This whole thread seems a bit silly to me. We put stuff that should be in core into extensions all the time (for lots of different reasons). For example: WikiEditor, VisualEditor, Echo, MobileFrontend, JsonConfig, etc. So why is Mantle such a bad idea? There's no consensus on implementing templating in core yet, so it seems like a pretty cool idea to have an extension that other extensions can utilize for that technology in the meantime (instead of writing separate code for the same purpose). The JsonConfig and EventLogging extensions are basically the same idea, right? I think if Jon had named the extension "TemplateDooDad" (and hadn't emphasized the fact that he was avoiding putting the code into core), it wouldn't have raised anyone's hackles.
Ryan Kaldari
On Thu, Jul 3, 2014 at 10:57 AM, Jon Robson jdlrobson@gmail.com wrote:
Trevor, That email you quote was about totally different code and a proposal to put it into Mantle and is off topic for this discussion.\T Trevor, please grab me in real life, so we can quell this misunderstanding asap, I feel for whatever reason I am not effectively communicating to you and possibly others and I would like to work out why and avoid future misunderstandings. I had hoped to grab you yesterday but I didn't get time because of the Flow release, hence my lack of reply to that thread.

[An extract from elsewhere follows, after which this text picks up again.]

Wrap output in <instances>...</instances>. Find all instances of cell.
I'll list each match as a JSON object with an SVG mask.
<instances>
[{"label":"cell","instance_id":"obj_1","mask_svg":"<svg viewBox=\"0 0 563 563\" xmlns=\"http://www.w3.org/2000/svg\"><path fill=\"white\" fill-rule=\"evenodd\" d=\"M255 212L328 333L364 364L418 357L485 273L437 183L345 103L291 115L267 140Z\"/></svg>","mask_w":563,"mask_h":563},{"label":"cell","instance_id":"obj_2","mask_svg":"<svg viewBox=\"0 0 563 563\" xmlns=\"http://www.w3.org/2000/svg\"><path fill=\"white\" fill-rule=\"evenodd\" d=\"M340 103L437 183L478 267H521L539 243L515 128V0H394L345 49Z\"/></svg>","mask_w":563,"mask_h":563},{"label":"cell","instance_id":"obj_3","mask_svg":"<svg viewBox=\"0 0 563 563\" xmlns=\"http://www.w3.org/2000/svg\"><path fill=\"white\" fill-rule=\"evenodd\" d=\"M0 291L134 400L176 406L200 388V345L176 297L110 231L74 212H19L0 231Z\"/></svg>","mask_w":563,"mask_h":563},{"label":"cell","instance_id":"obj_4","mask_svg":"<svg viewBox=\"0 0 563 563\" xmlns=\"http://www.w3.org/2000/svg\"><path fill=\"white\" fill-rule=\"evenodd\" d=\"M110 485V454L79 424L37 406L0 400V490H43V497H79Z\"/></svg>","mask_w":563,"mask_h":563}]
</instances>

The main problem Mantle currently solves is: "... we both had a need to pass templates from the server to the client via ResourceLoader. Mobile has been doing this for a year, and rather than another big project like Flow reinventing the wheel, we decided it was time to share code."
To put it this way:
- it would be irresponsible to put code for 2 templating languages
(Hogan, Handlebars) into core
- it would be irresponsible to put code to serve templates with no
templating library whilst the RFC about templating is still unresolved.
- it would be irresponsible for two teams to write exactly the same
code to serve templates to the client in 2 different extensions.
Your own team member Timo was strongly against me putting this code in core in current form and I agreed with him.
"We are paid, as professional software engineers, to write code that provides complete solutions, is stable, is clear how to use, doesn't break anything and meets MediaWiki's coding conventions"
This particularly offends me by the way. This is a no brainer and of course any code Flow or the mobile team is writing will meet coding standards and be stable. I'm not going to post bad code to Wikimedia servers just as I'm not going to post non-generic non-standardised code to core.